When we walked into Andrew's Cheese Shop yesterday afternoon, I was in the mood for something stinky! A strong, washed rind cheese to finish off the day and to celebrate fall. I spotted the Gubbeen and said "Yes! I want that!" The rind was a beautiful peach color, pressed with a quilted pattern that made it look soft and accessible. Then, I read the description. Crazy! The cheesemaker, Giana Ferguson, a Hungarian-Spanish woman, learned to make French cheese in the Alps, meets and Irishman, moves to County Cork, and creates washed rind cheese with a bit of a Spanish flair. Gotta have it. We got a sample, and it was perfect. The "nose" was a bit barnyard-y, but a clean barnyard. The bite was a little firmer than I was expecting (maybe the Spanish influence?), and I was told that it would never really get runny, which was ok with me. It wouldn't run out of the bag on the way home!

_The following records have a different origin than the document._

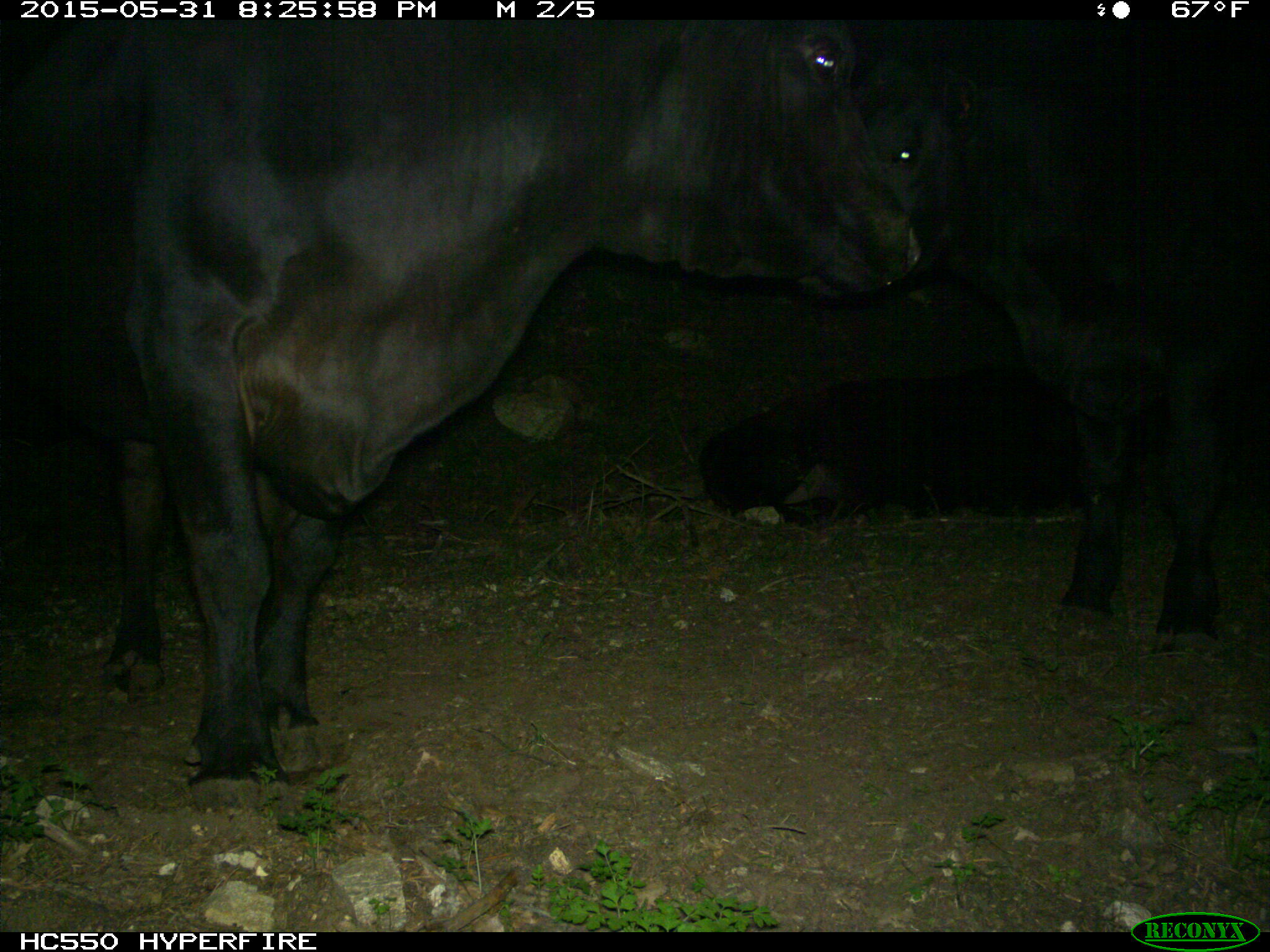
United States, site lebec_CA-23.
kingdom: Animalia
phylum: Chordata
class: Mammalia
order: Artiodactyla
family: Bovidae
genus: Bos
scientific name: Bos taurus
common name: domestic cow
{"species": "Bos taurus (domestic cow)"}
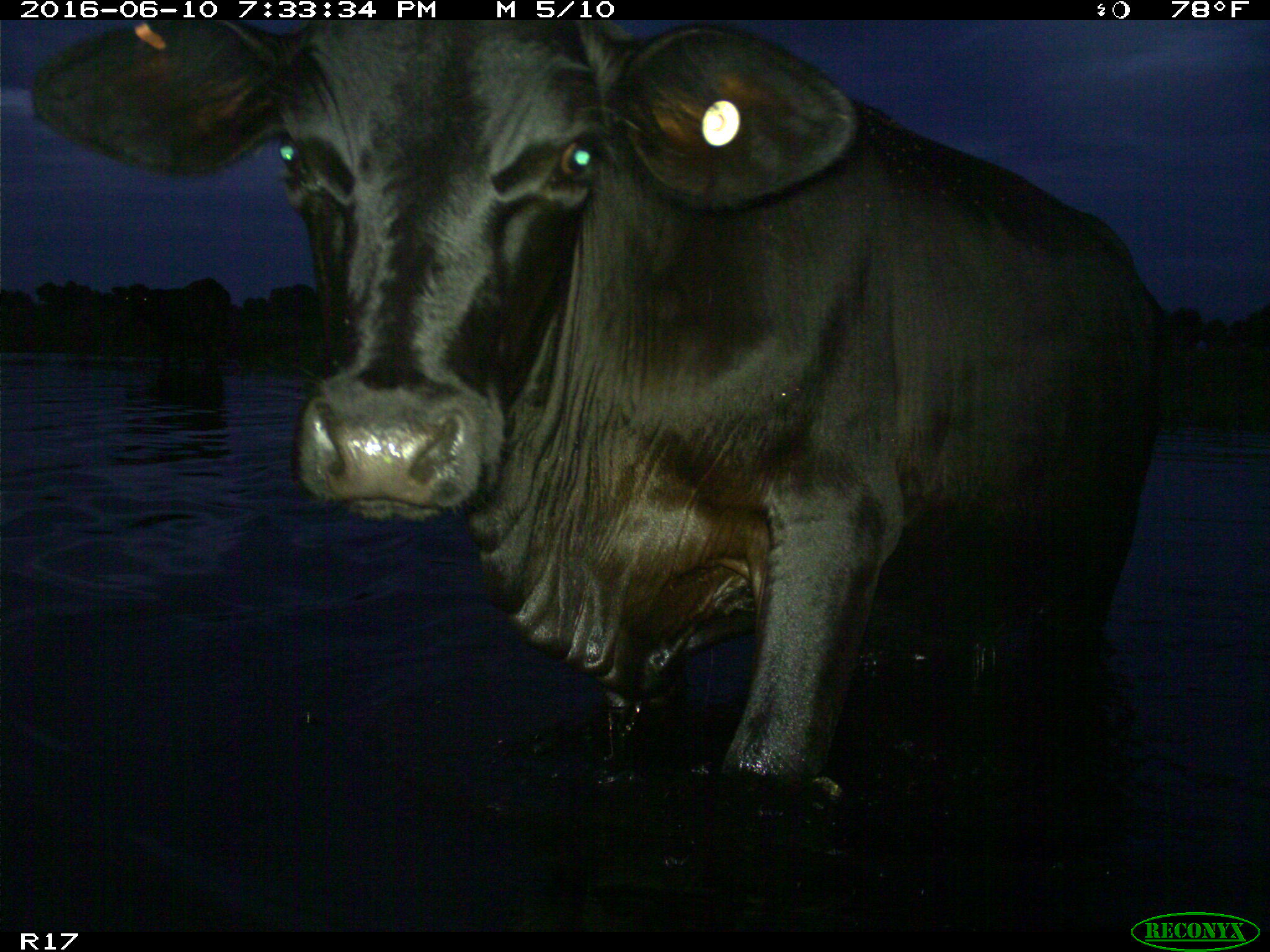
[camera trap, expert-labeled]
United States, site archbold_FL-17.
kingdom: Animalia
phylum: Chordata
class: Mammalia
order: Artiodactyla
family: Bovidae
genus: Bos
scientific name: Bos taurus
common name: domestic cow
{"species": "Bos taurus (domestic cow)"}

Once home, and through it's photo shoot, it was time to get down to business. The clean barnyard smell was augmented by a sort of smoky nuttiness-like burnt nutshells, and a comfortable earthiness - like Grandma's root cellar would have smelled like if she had had one. Deep inside, though, you could still smell the green hills of County Cork where the undoubtedly happy cows munch away.

I tried to eat the rind, but in my opinion, this rind is just there to protect the cheese during the ripening process and not for eating. The clean barnyard smell and taste of the paste is intensified to a pretty crazy place in this grainy rind. Go for it if you want, but it took several swallows of delicious Syrah and two pieces of baguette to get the flavor out of my mouth.

The rest of the cheese, though was really incredible. Complex and smoky, with just the right amount of earthiness and cow pasture, with a hint of wildflower field surrounding a charming crumbling cottage on a misty morning. I didn't even bother with the bread, and just savored each tasty morsel all by itself.

Give it a try when you're feeling up to a bit of a challenge, and looking for a special gem.

Sweet dreams - perhaps a happy Irish cow munching on clover, sipping on a soft red wine?